Once that view is found, if one is found, then pass the event to it. At this point, the view can choose to handle the event, ignore it, or pass it on to its superview. It is completely valid to not pass the event on to a superview and is probably a good idea in most situations, because - most of the time - that event is going to be ignored by all the superviews as well. There is no responsibility by the event code to do anything, and by default, events will be passed to superviews anyway. Ultimately, fewer views will receive the event if it goes unhandled and the desired view should always receive the event first. To illustrate, I'll take the same ugly diagram from above and scribble on it some more:



It looks slightly more complex, probably because there are more lines, but the overall process is far simpler because there's very little confusion as to what is happening between the mouse click (in the picture) and the view receiving the event. The view that first receives that event can safely assume that it was intended to receive the event, because it was either the best match for receiving the event, or it's a superview that was given the event since a subview (probably) didn't handle it and decided that its superview should receive it.

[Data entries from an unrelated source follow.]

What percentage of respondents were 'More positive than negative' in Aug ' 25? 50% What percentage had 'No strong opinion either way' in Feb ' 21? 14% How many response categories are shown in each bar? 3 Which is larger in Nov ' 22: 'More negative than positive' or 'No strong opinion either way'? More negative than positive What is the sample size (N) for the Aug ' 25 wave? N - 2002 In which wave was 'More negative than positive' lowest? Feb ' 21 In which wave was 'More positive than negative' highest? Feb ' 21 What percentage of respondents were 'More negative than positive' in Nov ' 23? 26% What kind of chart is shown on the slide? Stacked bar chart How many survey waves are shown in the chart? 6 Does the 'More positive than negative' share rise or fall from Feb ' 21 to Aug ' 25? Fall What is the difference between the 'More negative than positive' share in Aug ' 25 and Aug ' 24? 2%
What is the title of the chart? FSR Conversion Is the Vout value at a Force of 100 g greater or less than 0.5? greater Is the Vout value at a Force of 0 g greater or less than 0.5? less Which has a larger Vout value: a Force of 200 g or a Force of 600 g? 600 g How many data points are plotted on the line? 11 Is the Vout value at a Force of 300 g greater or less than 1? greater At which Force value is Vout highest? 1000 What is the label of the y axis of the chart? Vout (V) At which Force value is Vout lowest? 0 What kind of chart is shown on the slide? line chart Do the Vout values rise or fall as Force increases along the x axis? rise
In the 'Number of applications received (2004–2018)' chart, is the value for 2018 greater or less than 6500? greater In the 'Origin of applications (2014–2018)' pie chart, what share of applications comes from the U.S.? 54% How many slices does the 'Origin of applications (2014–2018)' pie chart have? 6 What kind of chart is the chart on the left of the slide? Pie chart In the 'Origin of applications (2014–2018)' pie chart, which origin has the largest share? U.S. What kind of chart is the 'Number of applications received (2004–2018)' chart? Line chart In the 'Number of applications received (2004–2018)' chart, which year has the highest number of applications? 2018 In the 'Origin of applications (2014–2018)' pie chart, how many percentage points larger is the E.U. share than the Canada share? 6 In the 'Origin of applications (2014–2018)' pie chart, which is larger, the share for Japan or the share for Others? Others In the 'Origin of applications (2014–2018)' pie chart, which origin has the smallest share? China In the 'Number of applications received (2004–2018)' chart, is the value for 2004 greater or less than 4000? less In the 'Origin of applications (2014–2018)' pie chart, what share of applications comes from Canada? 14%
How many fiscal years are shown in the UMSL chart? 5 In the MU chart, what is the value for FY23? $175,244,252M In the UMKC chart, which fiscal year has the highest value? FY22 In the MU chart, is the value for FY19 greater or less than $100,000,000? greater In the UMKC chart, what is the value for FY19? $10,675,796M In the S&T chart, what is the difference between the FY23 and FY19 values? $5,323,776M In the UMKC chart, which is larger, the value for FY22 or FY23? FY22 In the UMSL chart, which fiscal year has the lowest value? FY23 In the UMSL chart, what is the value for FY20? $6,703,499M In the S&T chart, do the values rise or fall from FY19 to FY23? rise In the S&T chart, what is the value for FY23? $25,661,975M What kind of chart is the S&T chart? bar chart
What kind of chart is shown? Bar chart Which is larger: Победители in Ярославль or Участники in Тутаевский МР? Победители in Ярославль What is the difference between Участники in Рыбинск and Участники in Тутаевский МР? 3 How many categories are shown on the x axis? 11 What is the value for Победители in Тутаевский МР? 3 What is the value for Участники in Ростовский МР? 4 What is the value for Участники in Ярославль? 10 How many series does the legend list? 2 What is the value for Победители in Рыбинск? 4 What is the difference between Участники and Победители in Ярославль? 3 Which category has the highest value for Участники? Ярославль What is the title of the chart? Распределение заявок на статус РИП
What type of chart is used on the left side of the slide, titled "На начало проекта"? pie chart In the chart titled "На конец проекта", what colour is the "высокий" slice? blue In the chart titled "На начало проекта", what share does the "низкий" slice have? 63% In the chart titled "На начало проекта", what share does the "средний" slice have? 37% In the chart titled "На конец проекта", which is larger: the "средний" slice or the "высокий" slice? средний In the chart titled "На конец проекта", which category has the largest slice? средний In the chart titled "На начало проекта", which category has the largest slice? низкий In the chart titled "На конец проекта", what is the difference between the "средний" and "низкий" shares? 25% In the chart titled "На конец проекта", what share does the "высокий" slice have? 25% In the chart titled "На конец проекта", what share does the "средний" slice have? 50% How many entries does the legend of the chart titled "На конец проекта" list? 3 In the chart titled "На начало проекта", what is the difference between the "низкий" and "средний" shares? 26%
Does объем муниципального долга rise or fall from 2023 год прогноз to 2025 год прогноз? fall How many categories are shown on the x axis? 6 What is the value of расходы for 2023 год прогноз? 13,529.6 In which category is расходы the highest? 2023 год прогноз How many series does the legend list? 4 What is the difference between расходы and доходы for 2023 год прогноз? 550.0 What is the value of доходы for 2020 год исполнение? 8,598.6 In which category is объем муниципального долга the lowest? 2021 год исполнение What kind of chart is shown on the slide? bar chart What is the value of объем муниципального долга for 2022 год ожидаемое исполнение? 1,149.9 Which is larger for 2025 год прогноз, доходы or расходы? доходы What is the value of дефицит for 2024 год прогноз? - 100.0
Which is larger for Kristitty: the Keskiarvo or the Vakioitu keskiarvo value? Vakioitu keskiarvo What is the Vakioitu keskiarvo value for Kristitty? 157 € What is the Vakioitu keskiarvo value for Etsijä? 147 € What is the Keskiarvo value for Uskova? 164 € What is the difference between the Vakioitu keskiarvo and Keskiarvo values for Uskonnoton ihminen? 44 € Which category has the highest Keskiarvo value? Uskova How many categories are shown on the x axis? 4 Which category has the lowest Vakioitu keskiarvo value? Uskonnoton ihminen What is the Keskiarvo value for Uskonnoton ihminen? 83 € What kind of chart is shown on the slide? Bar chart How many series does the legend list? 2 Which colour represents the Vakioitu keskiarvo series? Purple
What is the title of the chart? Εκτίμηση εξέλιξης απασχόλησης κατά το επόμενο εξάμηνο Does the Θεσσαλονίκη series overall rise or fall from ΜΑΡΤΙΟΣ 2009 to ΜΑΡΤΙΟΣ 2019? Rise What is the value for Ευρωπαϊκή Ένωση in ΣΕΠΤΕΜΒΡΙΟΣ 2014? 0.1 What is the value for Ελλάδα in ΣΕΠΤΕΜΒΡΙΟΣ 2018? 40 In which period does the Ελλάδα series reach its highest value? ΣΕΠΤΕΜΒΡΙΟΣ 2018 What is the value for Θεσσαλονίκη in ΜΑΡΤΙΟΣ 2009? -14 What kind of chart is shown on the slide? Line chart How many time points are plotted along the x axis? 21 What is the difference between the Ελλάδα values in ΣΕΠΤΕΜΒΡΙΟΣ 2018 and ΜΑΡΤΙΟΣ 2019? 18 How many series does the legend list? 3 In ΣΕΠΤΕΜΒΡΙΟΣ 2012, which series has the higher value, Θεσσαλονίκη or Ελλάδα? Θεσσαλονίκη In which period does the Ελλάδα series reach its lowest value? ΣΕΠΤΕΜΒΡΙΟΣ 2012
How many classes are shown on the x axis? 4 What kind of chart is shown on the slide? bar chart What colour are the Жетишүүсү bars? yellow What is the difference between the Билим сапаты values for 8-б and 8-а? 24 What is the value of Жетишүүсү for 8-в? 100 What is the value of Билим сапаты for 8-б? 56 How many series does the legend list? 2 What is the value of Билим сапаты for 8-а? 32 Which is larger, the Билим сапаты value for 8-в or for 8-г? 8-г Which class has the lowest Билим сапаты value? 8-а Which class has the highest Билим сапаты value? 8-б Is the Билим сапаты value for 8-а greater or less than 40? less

This doesn't resolve some issues with things like what view receives keyboard input. My answer to that is the focal view, which is the first view to receive a mouse input event [not the one to handle the event. I'm still debating if I consider this to be good, but it's difficult to come up with situations where this doesn't work.

I've now lost track of where I was going with this, so I'm ending this rambling. At best, you hopefully are smart enough to not be as stupid as I am most of the time or you've at least learned not to do what I did. At worst, this is all indecipherable rambling and you're probably quoting Nietzsche in your head.

 

Comments


Thursday, 03 June 2010, 06:15
JL235
I use the former in my game framework as it allows a parent to control what it's children can and can't see. But I find this only useful for games and not for GUIs.

Your second solution looks like the correct way to build this, very similar to how Swing deals with it's event handling. Except do you really want the event to be passed up if it's not handled? My trail of thought is that if I click on a button, I didn't click on the window or anything behind the button. I clicked on only the button and so only the button should be given the mouse event.

For a game I can see reasoning for passing it on to the parent, but not for a GUI. Plus If the developer wanted that behaviour then they can easily build it themselves.
Thursday, 03 June 2010, 06:22
Jayenkai
Makes sense..
That way you'd have "Event" once, rather than having to keep passing it on from one element to the next.

You'll also have to decide if "Click different window" = "Click ON the window", or just "Click TO the window".
I'd forgotten that was an issue until I used the Mac, at which point I remembered having to install "XMouse" (I think it was called) on the Amiga!

But, yeah, makes more sense going that way.

I'm still too lazy to do any proper GUI stuff, though, and tend to just check everything to see if the mouse is in it.
Thursday, 03 June 2010, 07:05
Cower
JL235: I'm partly thinking of touch interfaces where you might scroll a view by dragging across it, which may result in your touching another view that could receive it if you don't drag your finger, for example. In those cases, even if the button is the outermost view to receive the event, it could pass the event on to a superview that might see the event and go "I'm going to start scrolling here (since a certain amount of distance from the pivot point has been reached, for example), make me the view that receives future motion events".

In typical desktop GUIs this probably wouldn't happen, but seeing as how ooc compiles to C (and could produce code for systems like the one I mentioned) and nuit-ooc is renderer-agnostic, it could at some point end up on a platform other than a desktop where I think that behavior would be desirable.

I can imagine in other systems it would be good to have parents filter the input of their children, but in the case of a GUI I think it's bad behavior and just results in a nightmare for people working with the GUI who probably expect this behavior.